This is a [sentence-transformers](https://www.SBERT.net) model: It maps sentences & paragraphs to a 768 dimensional dense vector space and can be used for tasks like clustering or semantic search.



## Usage (Sentence-Transformers)

Using this model becomes easy when you have [sentence-transformers](https://www.SBERT.net) installed:

```
pip install -U sentence-transformers
```

Then you can use the model like this:

```python
from sentence_transformers import SentenceTransformer
sentences = ["This is an example sentence", "Each sentence is converted"]

model = SentenceTransformer('sentence-transformers/paraphrase-albert-small-v2')
embeddings = model.encode(sentences)
print(embeddings)
```



## Usage (HuggingFace Transformers)
Without [sentence-transformers](https://www.SBERT.net), you can use the model like this: First, you pass your input through the transformer model, then you have to apply the right pooling-operation on-top of the contextualized word embeddings.

```python
from transformers import AutoTokenizer, AutoModel
import torch


#Mean Pooling - Take attention mask into account for correct averaging
def mean_pooling(model_output, attention_mask):
token_embeddings = model_output[0] #First element of model_output contains all token embeddings
input_mask_expanded = attention_mask.unsqueeze(-1).expand(token_embeddings.size()).float()
return torch.sum(token_embeddings * input_mask_expanded, 1) / torch.clamp(input_mask_expanded.sum(1), min=1e-9)


# Sentences we want sentence embeddings for
sentences = ['This is an example sentence', 'Each sentence is converted']

# Load model from HuggingFace Hub
tokenizer = AutoTokenizer.from_pretrained('sentence-transformers/paraphrase-albert-small-v2')
model = AutoModel.from_pretrained('sentence-transformers/paraphrase-albert-small-v2')

# Tokenize sentences
encoded_input = tokenizer(sentences, padding=True, truncation=True, return_tensors='pt')

# Compute token embeddings
with torch.no_grad():
model_output = model(**encoded_input)

# Perform pooling. In this case, max pooling.
sentence_embeddings = mean_pooling(model_output, encoded_input['attention_mask'])

print("Sentence embeddings:")
print(sentence_embeddings)
```



## Evaluation Results



For an automated evaluation of this model, see the *Sentence Embeddings Benchmark*: [https://seb.sbert.net](https://seb.sbert.net?model_name=sentence-transformers/paraphrase-albert-small-v2)

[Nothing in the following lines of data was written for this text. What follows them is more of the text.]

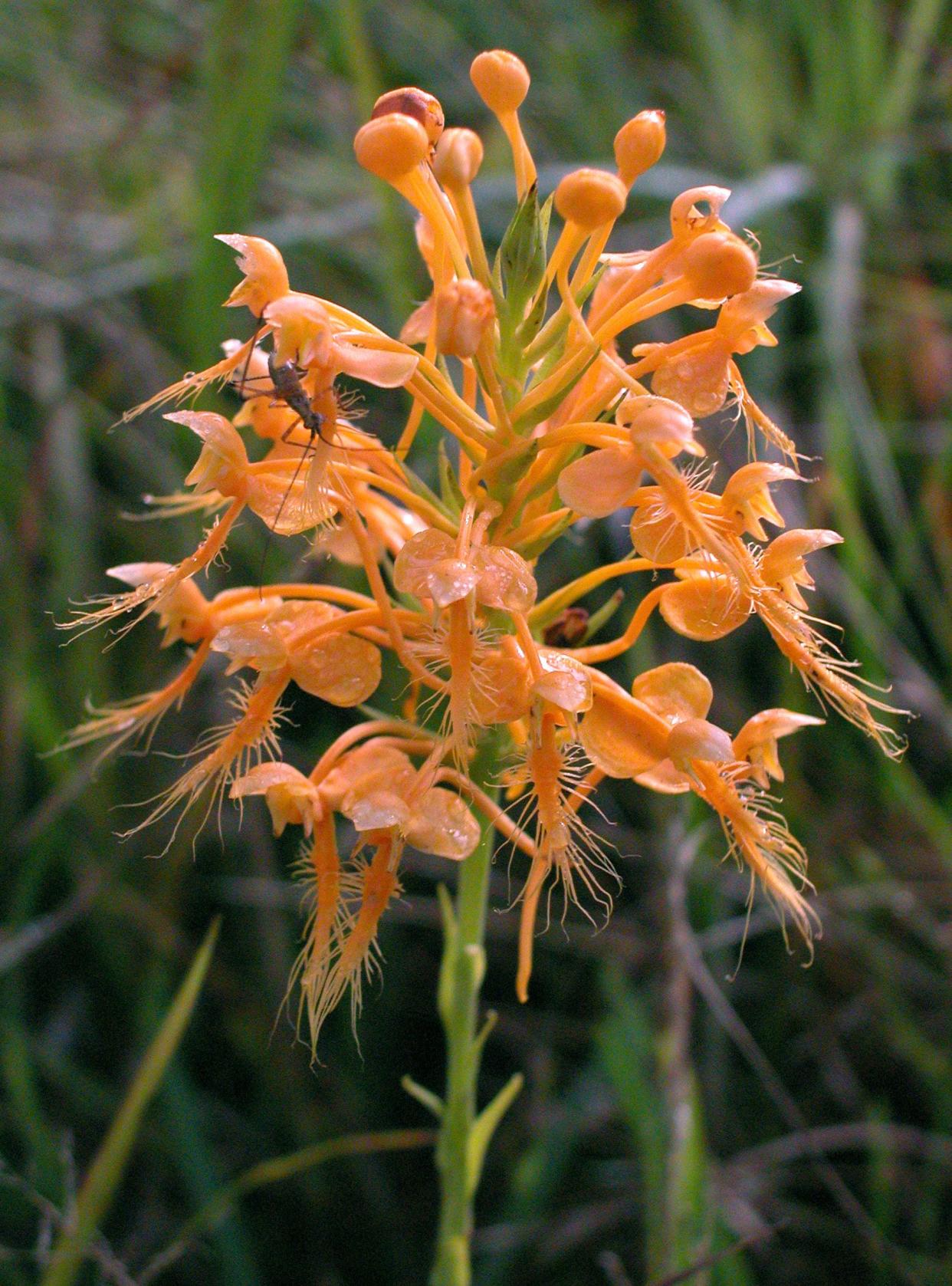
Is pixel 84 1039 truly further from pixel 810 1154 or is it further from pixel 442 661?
pixel 442 661

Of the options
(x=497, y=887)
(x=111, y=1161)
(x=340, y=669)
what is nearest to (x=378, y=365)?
(x=340, y=669)

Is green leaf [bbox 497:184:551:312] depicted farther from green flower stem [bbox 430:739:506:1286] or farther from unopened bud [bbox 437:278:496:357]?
green flower stem [bbox 430:739:506:1286]

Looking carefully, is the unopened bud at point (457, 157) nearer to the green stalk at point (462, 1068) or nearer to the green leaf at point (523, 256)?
the green leaf at point (523, 256)

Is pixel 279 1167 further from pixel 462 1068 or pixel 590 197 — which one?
pixel 590 197

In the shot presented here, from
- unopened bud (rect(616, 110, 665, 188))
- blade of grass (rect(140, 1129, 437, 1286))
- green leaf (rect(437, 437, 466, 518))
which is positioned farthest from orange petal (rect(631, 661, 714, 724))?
blade of grass (rect(140, 1129, 437, 1286))

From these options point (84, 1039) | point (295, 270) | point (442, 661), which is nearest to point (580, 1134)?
point (84, 1039)

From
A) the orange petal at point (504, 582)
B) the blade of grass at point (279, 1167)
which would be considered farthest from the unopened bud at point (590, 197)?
the blade of grass at point (279, 1167)
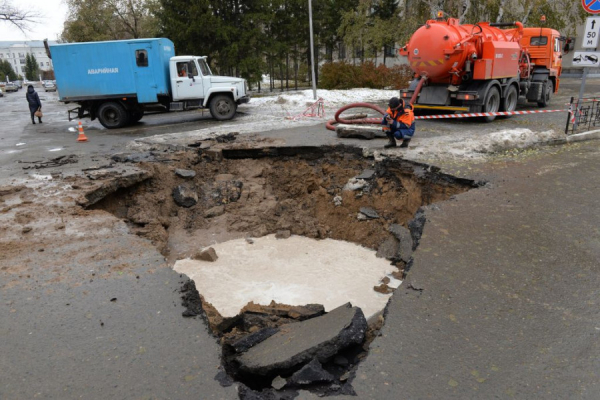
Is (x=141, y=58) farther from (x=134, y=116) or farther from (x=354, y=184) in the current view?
(x=354, y=184)

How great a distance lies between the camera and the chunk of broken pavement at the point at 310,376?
282 cm

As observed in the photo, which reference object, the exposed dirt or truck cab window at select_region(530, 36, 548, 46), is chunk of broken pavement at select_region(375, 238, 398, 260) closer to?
the exposed dirt

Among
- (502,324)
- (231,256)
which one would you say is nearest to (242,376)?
(502,324)

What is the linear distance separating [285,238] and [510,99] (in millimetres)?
10307

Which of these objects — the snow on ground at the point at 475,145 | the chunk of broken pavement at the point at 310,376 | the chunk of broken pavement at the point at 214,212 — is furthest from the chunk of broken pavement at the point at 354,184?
the chunk of broken pavement at the point at 310,376

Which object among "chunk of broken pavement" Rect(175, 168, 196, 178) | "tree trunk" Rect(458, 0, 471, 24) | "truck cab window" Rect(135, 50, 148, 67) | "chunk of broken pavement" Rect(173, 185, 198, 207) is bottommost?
"chunk of broken pavement" Rect(173, 185, 198, 207)

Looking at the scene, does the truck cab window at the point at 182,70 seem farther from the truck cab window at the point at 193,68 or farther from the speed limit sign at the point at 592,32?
the speed limit sign at the point at 592,32

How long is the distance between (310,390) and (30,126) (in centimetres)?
1892

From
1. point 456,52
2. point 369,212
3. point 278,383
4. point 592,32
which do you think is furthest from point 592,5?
point 278,383

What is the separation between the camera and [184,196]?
8.77 m

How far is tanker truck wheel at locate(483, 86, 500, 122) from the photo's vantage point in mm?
12336

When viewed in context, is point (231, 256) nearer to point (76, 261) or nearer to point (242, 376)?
point (76, 261)

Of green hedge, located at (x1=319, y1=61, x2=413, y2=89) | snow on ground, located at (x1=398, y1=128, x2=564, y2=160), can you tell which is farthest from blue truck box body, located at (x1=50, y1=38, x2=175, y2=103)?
green hedge, located at (x1=319, y1=61, x2=413, y2=89)

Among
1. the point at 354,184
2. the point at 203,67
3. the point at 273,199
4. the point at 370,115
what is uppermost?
the point at 203,67
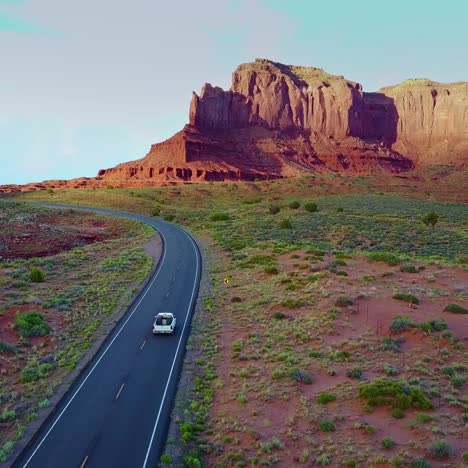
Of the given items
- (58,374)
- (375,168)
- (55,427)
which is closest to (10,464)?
(55,427)

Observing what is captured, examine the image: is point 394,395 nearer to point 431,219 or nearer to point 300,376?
point 300,376

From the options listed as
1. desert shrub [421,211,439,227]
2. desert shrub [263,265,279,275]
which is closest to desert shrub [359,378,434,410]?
desert shrub [263,265,279,275]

## Full Model Architecture
```
SentenceTransformer(
(0): Transformer({'max_seq_length': 100, 'do_lower_case': False}) with Transformer model: AlbertModel
(1): Pooling({'word_embedding_dimension': 768, 'pooling_mode_cls_token': False, 'pooling_mode_mean_tokens': True, 'pooling_mode_max_tokens': False, 'pooling_mode_mean_sqrt_len_tokens': False})
)
```

## Citing & Authors

This model was trained by [sentence-transformers](https://www.sbert.net/).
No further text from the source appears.